» **How to complete this task**: Print exactly what appears from the line containing "New Zealand, site RKU_CCAMJ024." through the final line of the data below, pictures excluded.

= = =

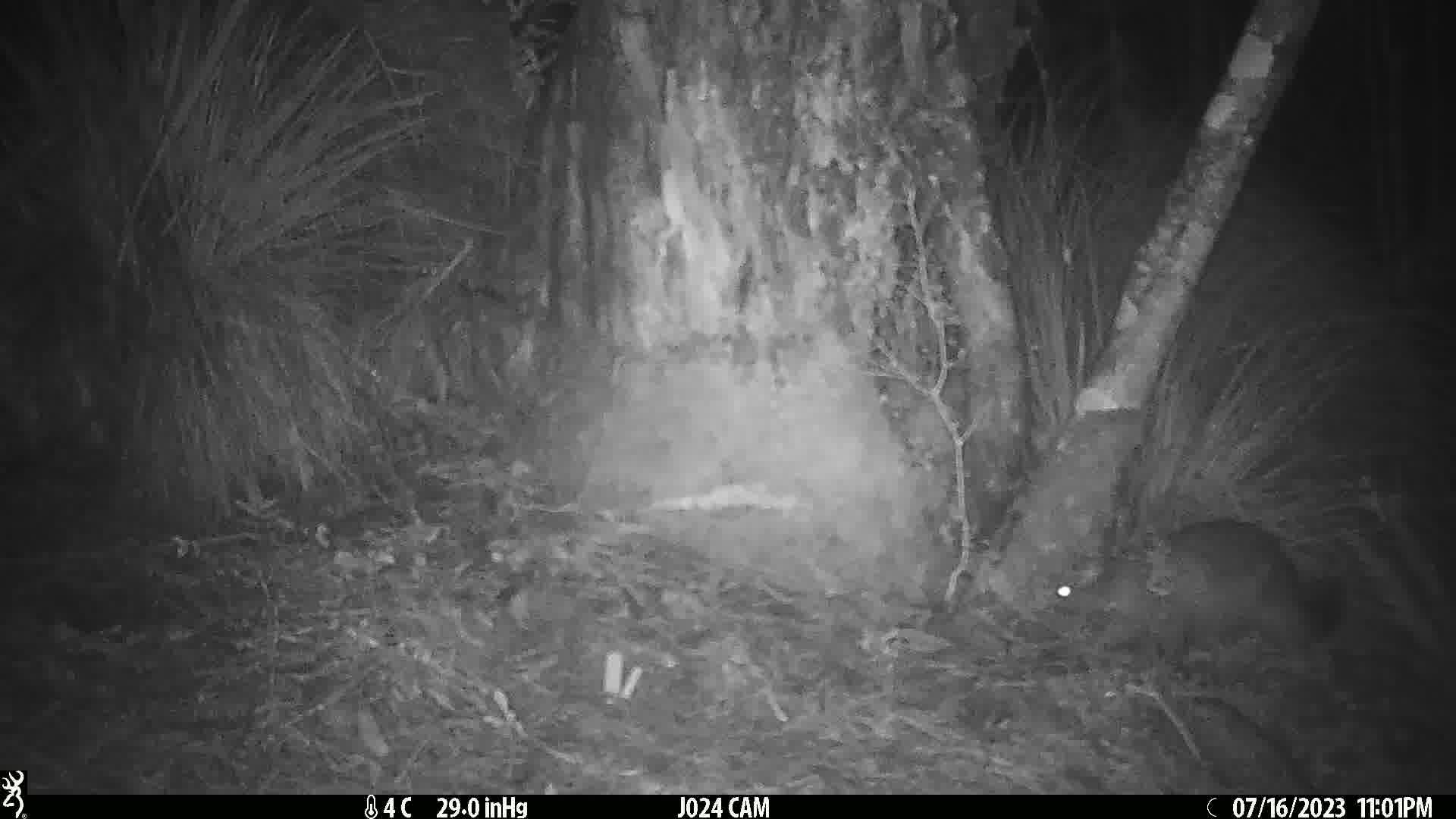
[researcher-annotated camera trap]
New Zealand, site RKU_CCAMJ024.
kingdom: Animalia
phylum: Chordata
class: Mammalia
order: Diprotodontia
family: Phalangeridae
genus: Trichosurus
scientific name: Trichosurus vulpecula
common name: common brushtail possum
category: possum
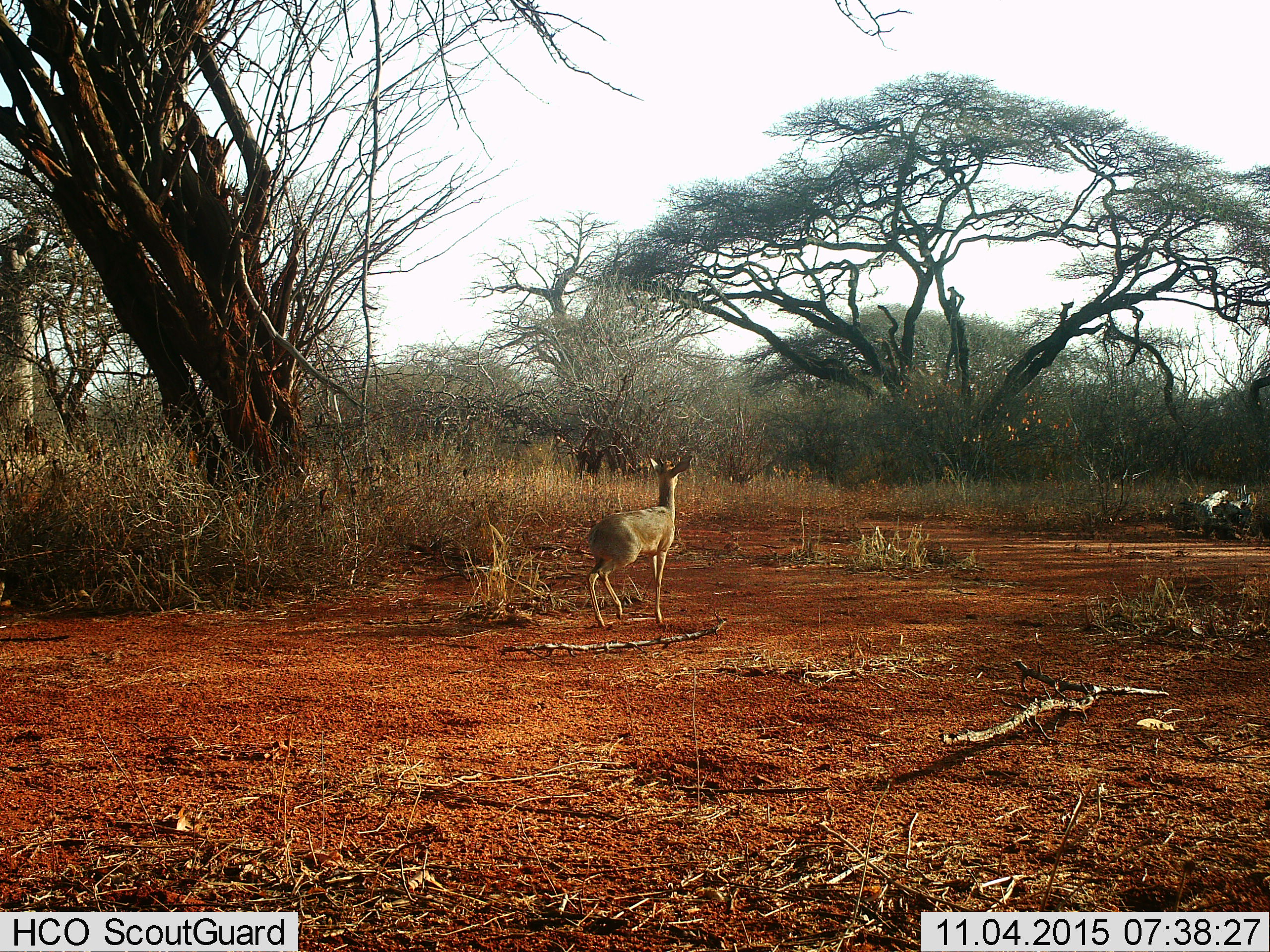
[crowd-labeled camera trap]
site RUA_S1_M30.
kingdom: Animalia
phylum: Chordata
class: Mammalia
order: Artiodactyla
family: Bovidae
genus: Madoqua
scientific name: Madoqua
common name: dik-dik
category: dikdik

= = =

» **Response to this exercise**:
New Zealand, site RKU_CCAMJ024.
kingdom: Animalia
phylum: Chordata
class: Mammalia
order: Diprotodontia
family: Phalangeridae
genus: Trichosurus
scientific name: Trichosurus vulpecula
common name: common brushtail possum
category: possum
[crowd-labeled camera trap]
site RUA_S1_M30.
kingdom: Animalia
phylum: Chordata
class: Mammalia
order: Artiodactyla
family: Bovidae
genus: Madoqua
scientific name: Madoqua
common name: dik-dik
category: dikdik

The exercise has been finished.